Schmidt-Roach, S., Duarte, C. M., Hauser, C. A. E., & Aranda, M.
Frontiers in Marine Science, (2020)
Anthropogenic disturbances have led to the degradation of coral reef systems globally, calling for proactive and progressive local strategies to manage individual ecosystems. Although restoration strategies such as assisted evolution have recently been proposed to enhance the performance of coral reef populations in response to current and future stressors, the scalability of these concepts and implementation in habitat or ecosystem-wide management remains a major limitation for logistical and financial reasons. We propose to implement these restoration efforts into an ecotourism approach that embeds land-based coral gardening efforts as architectural landscape elements to enhance and beautify coastal development sites, providing additional value and rationale for ecotourism stakeholders to invest.

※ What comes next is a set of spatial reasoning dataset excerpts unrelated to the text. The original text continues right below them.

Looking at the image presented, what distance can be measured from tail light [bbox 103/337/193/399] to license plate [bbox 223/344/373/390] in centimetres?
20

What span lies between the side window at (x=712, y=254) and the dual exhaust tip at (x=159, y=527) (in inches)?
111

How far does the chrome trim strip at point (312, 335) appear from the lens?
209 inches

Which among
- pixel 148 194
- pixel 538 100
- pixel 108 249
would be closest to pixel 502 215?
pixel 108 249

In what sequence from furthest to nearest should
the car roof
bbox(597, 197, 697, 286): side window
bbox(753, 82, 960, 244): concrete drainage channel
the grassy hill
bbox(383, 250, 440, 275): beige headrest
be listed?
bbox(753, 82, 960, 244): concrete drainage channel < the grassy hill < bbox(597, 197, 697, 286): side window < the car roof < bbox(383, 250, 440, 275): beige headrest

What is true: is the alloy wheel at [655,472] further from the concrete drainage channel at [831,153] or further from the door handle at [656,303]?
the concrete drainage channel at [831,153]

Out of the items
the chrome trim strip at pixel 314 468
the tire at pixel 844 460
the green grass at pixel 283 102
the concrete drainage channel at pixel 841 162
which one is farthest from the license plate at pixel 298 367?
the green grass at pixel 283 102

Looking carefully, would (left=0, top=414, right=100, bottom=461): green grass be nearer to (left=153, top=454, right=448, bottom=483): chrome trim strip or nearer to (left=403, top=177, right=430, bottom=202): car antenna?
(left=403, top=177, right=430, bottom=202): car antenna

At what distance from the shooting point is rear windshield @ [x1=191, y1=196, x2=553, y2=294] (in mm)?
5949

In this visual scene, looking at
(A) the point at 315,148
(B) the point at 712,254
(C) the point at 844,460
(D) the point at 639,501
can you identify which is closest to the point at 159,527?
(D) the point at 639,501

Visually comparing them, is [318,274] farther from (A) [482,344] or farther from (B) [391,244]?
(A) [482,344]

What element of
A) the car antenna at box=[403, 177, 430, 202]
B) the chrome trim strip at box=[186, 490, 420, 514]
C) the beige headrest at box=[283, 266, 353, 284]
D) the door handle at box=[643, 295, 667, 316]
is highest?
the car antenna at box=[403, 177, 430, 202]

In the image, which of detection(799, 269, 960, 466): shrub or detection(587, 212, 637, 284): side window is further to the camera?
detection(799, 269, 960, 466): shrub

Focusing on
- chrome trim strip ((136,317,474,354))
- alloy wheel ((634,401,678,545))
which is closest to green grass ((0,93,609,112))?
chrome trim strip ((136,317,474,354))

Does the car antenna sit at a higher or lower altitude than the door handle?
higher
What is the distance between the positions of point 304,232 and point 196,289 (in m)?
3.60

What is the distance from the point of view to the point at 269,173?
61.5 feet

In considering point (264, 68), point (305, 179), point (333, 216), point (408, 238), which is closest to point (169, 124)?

Our approach extends and complements existing concepts integrating coral reef restoration in ecotourism projects by creating a participatory platform that can be experienced by the public, while effectively integrating numerous restoration techniques, and providing opportunities for long-term restoration and monitoring studies. In this context, we discuss options for pre-selection of corals and systematic, large-scale monitoring of coral genotype performance targeting higher resilience to future stressors. To reduce operating costs during out-planting, we suggest to create coral seeding hubs, clusters of closely transplanted conspecifics, to quickly and efficiently restore/enhance active reproduction. We discuss our land-based coral gardening approach in the context of positive impacts beyond reef restoration. By restoring and strengthening the resilience of local populations, we believe this strategy will contribute to a net positive conservation impact, create a culture of restoration and enhance and secure blue economical investments that rely on healthy marine systems.